INSTRUCTIONS TO FOLLOW => In every line of the records, look for "burst", then report how many lines have it and nothing else.

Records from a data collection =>
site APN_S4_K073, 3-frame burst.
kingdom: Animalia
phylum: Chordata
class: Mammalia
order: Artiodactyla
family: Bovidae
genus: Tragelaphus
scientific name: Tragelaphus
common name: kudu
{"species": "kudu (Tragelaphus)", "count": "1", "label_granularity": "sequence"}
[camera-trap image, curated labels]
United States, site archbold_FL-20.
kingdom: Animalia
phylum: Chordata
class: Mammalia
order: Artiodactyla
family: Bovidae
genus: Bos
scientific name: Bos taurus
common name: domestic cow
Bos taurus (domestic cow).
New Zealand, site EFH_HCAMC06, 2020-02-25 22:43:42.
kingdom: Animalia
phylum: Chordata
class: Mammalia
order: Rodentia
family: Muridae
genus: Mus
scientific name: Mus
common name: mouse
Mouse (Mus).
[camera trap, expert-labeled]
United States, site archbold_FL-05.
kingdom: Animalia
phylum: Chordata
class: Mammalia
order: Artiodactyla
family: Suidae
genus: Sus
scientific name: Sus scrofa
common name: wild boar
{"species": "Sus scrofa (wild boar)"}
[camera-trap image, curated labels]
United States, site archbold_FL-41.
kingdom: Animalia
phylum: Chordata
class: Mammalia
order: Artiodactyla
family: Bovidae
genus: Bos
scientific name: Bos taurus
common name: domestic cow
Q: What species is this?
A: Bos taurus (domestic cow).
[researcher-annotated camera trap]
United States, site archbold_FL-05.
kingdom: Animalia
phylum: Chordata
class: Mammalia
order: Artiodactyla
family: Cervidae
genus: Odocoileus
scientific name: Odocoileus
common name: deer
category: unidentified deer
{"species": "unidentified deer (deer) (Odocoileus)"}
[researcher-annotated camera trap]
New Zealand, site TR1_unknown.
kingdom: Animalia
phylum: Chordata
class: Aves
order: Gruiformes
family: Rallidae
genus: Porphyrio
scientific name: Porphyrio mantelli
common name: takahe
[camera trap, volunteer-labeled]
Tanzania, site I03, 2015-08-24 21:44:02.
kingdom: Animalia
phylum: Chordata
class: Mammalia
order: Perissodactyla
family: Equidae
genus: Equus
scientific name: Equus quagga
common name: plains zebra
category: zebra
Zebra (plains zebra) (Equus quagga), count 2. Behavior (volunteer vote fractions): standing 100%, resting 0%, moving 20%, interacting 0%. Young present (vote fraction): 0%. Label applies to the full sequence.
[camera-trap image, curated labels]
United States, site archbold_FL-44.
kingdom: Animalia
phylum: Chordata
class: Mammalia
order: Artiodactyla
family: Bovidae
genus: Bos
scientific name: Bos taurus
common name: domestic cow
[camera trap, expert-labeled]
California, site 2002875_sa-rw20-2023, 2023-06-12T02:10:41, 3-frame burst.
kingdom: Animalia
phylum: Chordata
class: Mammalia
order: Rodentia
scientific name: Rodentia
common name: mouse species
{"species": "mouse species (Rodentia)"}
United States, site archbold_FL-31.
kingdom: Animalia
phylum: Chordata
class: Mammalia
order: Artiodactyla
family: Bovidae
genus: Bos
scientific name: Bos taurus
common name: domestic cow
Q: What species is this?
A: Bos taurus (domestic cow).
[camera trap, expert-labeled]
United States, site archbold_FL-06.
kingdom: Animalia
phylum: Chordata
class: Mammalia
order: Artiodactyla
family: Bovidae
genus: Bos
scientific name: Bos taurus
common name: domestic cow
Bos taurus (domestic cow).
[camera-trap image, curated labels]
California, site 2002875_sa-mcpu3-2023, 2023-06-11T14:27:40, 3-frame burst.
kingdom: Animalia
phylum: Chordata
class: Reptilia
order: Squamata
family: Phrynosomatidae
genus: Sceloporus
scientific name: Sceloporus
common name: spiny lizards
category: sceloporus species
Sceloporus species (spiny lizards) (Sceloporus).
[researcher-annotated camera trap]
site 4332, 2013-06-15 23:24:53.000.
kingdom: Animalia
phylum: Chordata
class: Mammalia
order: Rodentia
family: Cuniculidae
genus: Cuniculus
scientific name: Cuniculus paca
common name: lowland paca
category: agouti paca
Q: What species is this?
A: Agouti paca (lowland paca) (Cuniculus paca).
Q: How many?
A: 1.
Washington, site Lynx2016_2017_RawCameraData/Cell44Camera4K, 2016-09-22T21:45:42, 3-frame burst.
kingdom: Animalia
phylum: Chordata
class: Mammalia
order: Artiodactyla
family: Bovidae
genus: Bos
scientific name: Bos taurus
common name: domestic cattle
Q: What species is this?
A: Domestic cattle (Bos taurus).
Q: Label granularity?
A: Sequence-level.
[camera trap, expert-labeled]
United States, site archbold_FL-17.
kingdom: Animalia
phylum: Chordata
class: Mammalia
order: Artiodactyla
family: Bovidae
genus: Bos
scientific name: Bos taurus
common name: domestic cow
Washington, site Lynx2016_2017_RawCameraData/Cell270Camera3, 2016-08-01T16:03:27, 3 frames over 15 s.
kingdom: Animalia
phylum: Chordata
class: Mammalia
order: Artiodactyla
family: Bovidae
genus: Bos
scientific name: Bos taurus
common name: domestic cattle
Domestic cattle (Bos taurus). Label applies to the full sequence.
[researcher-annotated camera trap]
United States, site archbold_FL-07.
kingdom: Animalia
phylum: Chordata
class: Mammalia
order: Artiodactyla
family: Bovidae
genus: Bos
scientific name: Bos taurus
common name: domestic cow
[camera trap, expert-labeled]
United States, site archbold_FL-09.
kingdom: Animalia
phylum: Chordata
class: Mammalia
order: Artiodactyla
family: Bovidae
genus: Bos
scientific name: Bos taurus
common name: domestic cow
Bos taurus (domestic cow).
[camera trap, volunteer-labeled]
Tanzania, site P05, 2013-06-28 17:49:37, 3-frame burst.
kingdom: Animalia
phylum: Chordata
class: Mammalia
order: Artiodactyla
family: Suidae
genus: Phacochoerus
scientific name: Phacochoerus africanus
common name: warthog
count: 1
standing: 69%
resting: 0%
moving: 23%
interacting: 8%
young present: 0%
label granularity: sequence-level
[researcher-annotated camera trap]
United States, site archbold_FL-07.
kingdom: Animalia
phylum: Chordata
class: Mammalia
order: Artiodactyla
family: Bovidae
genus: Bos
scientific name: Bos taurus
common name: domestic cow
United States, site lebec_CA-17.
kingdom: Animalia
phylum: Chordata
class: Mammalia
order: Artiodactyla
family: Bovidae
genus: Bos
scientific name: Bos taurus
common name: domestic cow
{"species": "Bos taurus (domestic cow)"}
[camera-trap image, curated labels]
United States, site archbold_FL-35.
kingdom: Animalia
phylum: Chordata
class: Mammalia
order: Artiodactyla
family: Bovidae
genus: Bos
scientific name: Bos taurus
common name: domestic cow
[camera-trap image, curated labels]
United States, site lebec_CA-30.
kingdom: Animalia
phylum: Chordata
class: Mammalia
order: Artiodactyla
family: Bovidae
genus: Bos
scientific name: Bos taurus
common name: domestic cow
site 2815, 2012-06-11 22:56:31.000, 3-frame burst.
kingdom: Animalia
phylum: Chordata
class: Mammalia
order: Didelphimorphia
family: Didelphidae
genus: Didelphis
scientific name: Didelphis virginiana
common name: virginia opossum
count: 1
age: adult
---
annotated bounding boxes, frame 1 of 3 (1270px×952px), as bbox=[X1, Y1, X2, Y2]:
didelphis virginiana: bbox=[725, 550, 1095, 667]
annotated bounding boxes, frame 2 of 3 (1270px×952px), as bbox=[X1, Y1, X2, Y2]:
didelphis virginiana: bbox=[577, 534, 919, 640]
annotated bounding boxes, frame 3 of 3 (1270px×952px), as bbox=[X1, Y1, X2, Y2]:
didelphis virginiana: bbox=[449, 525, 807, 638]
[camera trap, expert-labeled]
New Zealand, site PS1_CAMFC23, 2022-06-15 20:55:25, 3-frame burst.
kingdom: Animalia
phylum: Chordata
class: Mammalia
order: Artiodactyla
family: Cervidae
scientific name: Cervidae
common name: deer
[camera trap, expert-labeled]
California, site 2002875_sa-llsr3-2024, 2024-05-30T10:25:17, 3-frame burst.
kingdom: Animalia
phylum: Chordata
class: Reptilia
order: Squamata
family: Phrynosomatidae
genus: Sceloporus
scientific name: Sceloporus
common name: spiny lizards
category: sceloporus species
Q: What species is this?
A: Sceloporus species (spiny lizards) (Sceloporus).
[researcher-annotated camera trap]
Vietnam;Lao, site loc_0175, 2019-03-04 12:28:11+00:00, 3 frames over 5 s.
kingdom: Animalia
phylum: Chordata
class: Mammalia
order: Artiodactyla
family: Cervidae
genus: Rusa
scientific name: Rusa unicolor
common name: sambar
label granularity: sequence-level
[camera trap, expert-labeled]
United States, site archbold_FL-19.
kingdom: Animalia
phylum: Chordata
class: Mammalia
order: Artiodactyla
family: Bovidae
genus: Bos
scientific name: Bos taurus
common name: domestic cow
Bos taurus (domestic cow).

ANSWER SECTION => 8